Volocopter and John Deere Partner on VoloDrone

Dean Sigler Electric Powerplants, Sustainable Aviation Leave a Comment

We usually think of farming as a back-to-the-earth, humble enterprise, eschewing urban sophistication for rural simplicity.  Volocopter, the height of such urbanity, and John Deere, its green and yellow tractors shearing suburban lawns and its giant combines harvesting wheat fields worldwide, are blurring those lines with the VoloDrone, an agricultural implement like no other.

The largest John Deere combines weigh over 30,000 pounds (13,608 kilograms), while the most a Volocopter can carry is around 440 pounds (200 kilograms).   This disparity can seem heavily on the side of brutish strength, but agility and finesse also play a part in farming.

Unveiled at the aptly named Future Technology Zone in Hall 13 at Agritechnica in Hanover, Germany, a demonstrator model of the VoloDrone equipped with a crop protection sprayer hung over the John Deere exhibit.  Those 200 kilos of potent spray can cover a large area.  With autonomous possibilities, the machine is not a threat to anything but the bugs or weeds it attacks.  The joint press release notes, “The VoloDrone is able to cover an enormous area, especially under difficult operating conditions.”
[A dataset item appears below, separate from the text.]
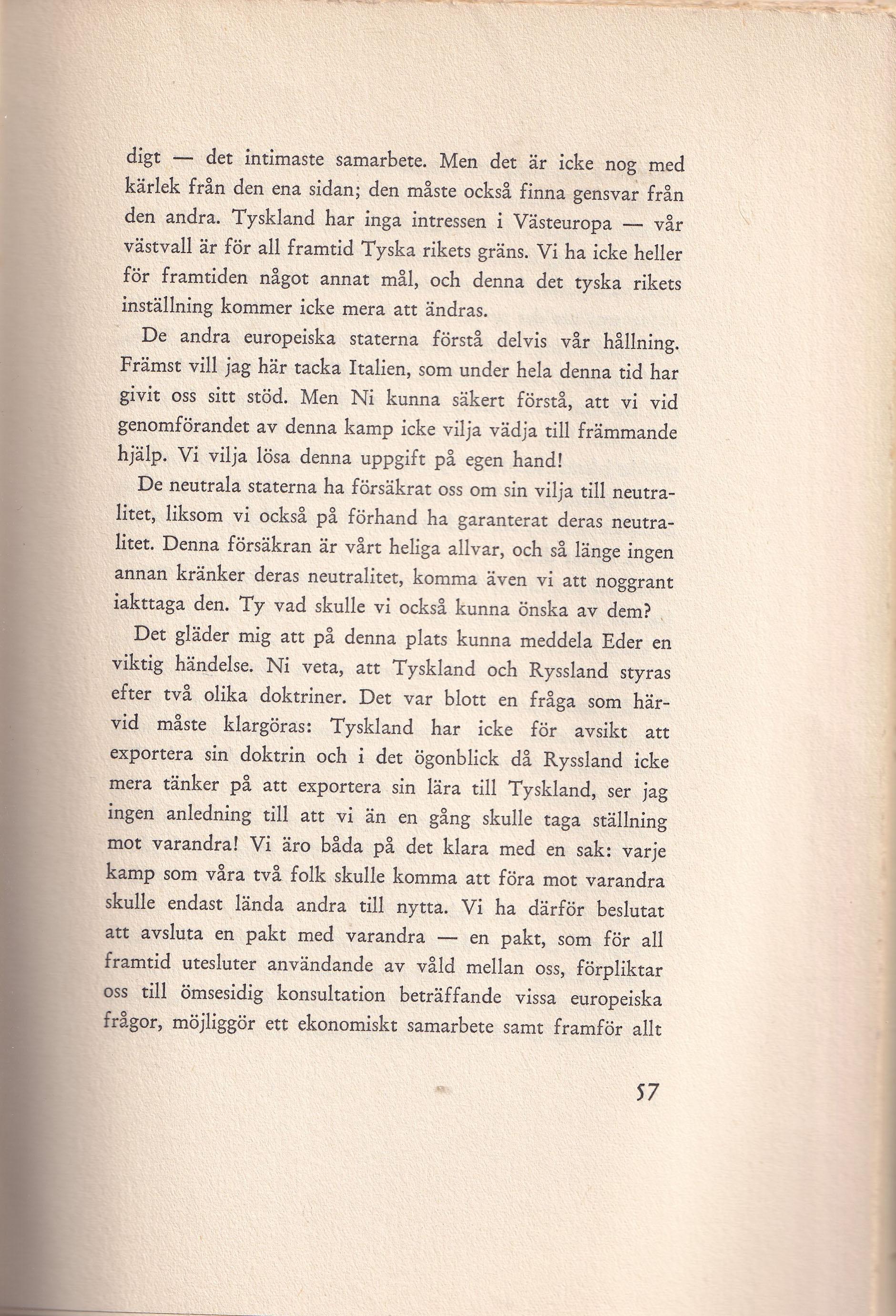 digt — det intimaste samarbete. Men det är icke nog med kärlek från den ena sidan; den måste också finna gensvar från den andra. Tyskland har inga intressen i Västeuropa — vår västvall är för all framtid Tyska rikets gräns. Vi ha icke heller för framtiden något annat mål, och denna det tyska rikets inställning kommer icke mera att ändras.

De andra europeiska staterna förstå delvis vår hållning. Främst vill jag här tacka Italien, som under hela denna tid har givit oss sitt stöd. Men Ni kunna säkert förstå, att vi vid genomförandet av denna kamp icke vilja vädja till främmande hjälp. Vi vilja lösa denna uppgift på egen hand!

De neutrala staterna ha försäkrat oss om sin vilja till neutralitet, liksom vi också på förhand ha garanterat deras neutralitet. Denna försäkran är vårt heliga allvar, och så länge ingen annan kränker deras neutralitet, komma även vi att noggrant iakttaga den. Ty vad skulle vi också kunna önska av dem?

Det gläder mig att på denna plats kunna meddela Eder en viktig händelse. Ni veta, att Tyskland och Ryssland styras efter två olika doktriner. Det var blott en fråga som härvid måste klargöras: Tyskland har icke för avsikt att exportera sin doktrin och i det ögonblick då Ryssland icke mera tänker på att exportera sin lära till Tyskland, ser jag ingen anledning till att vi än en gång skulle taga ställning mot varandra! Vi äro båda på det klara med en sak: varje kamp som våra två folk skulle komma att föra mot varandra skulle endast lända andra till nytta. Vi ha därför beslutat att avsluta en pakt med varandra — en pakt, som för all framtid utesluter användande av våld mellan oss, förpliktar oss till ömsesidig konsultation beträffande vissa europeiska frågor, möjliggör ett ekonomiskt samarbete samt framför allt

57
Click here to take a virtual reality tour of Agritechnica, and then watch the following video for the profound changes coming to a formerly low-technology occupation.

John Deere, bringing its agricultural expertise and Volocopter its large drone skills, have crafted a multi-functional vehicle with a variety of farm applications, with related options for construction and other heavy-lift uses.

As with its passenger-carrying cousin, Volodrone’s 18 rotors and lithium batteries allows 30-minutes trips, with remote and automatic operation on a pre-programmed route an option.

Multiple applications are adaptable to non-agricultural uses

Its frame, equipped with a “flexible payload attachment system, can mount different devices.  It can carry two-large-capacity tanks, a pump, and a spray bar, for instance, for crop protection.

Because of its low flight altitude, the makers claim the VoloDrone has the ability to cover up to six hectares (14.83 acres) per hour.  It should be significantly less expensive to operate than a conventional crop duster/sprayer aircraft, which need large engines to lift large amounts of material.  Additionally, “This makes the VoloDrone a sustainable, precise, and cost-effective alternative to helicopters. Due to the system’s high flexibility and GPS control, more selective area-specific treatments are also possible.”

Appropriate flight and application tests will be carried out with the demonstrator VoloDrone sprayer over the next growing season.

Further information on John Deere and Volocopter can be found at www.deere.de and www.volocopter.com.  Following, view a John Deere farming aid using a much smaller drone.

Proactive throughput controller – Beyond Drones

Volodrone is a relatively simple solution to many farming problems.  Going into more complex realms, even satellites help the modern farmer.  A combine, for instance, is a huge, complex machine.  In the past, all these harvesters were manually controlled, but the modern farmer has bushels of technology to gain better crop yields while protecting the land.

Predictive Feedrate Control is the first feedrate control system which combines two proactive input sources from GPS satellites and cab mounted sensors. This self-learning technology uses forward-looking perception information as well as crop data.

“Throughput controllers on combine harvesters cannot react to changes in the harvested crop conditions until the material is already in the harvesting header, in the intake duct or in the threshing unit. With extreme changes in harvesting conditions, such as lying crops, partial gaps and weed areas, result in correspondingly high over- or under-loading, and combine driving speeds that change too drastically. The throughput controller is then often deactivated.

“John Deere solves this problem with the proactive throughput controller. 3D stereo cameras detect the crop situation in front of the combine just like a proactive driver. Crop heights, lying crop with lying direction, gaps, driving lanes and harvested areas are detected and classified by so-called “machine learning”. In addition, the system also uses the data of vegetation models, which consist of biomass maps generated via satellite or other technologies. Camera and biomass signals can also be used alone in each case. As soon as the combine harvester begins harvesting, the system calculates regression models from the real-time and the geo-referenced vegetation data. The harvesting conditions in front of the machine are therefore known, as are the strategies still specified by the driver. The combine harvester merges all sensor values and then adjusts its driving speed and its settings to the harvest situation.

“The proactive combine harvester operates automatically for the first time, just like a combine harvester operated by a proactive, experienced driver. With this technology, John Deere has taken a major step in the further development of the automation of threshing crop harvesting.”